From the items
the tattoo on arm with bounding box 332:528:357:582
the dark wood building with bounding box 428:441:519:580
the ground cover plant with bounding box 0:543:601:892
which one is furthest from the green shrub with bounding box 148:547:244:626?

● ● ● ● ● ● ●

■ CONSIGNA ■
Indique cuántas líneas del material contienen la palabra "with". Responda únicamente con el número.

■ RESPUESTA ESCRITA ■
4